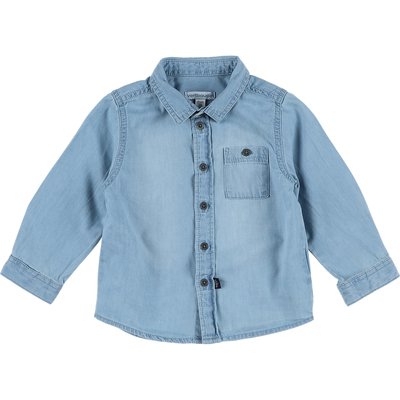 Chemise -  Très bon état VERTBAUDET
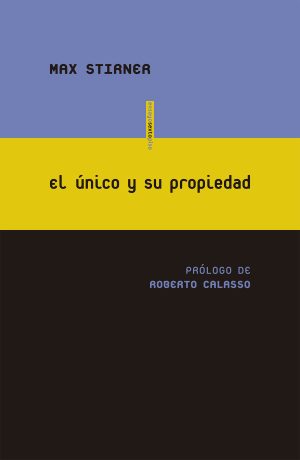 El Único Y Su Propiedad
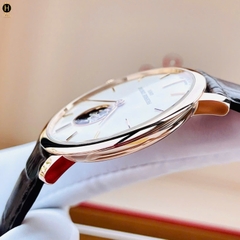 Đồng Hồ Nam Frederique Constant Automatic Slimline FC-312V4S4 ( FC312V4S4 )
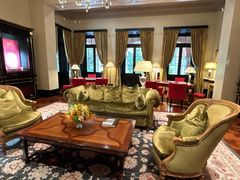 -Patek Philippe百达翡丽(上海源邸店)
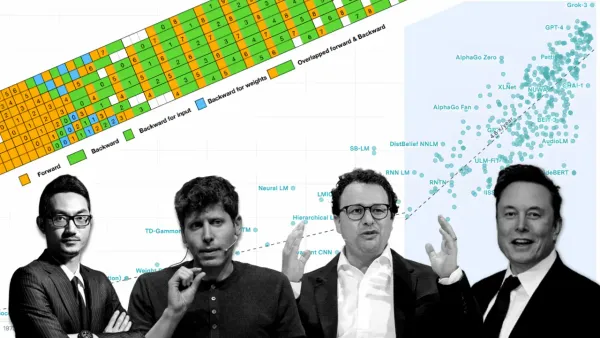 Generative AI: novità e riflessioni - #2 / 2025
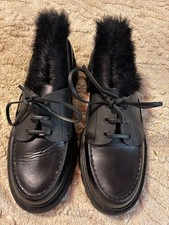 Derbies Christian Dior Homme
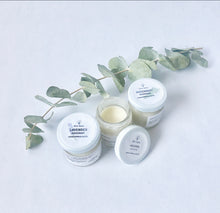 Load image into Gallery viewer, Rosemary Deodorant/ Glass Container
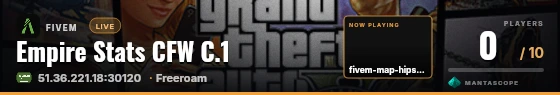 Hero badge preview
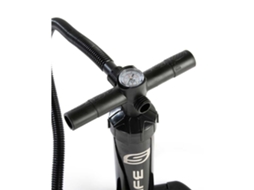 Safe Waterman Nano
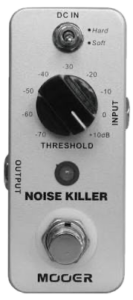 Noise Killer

.....

WHAT TO WORK ON »
No pictures go in the copy. Output exactly the lines from the line containing "Hero badge preview" through the end of the listing above.

ANSWER SPACE »
 Hero badge preview
 Safe Waterman Nano
 Noise Killer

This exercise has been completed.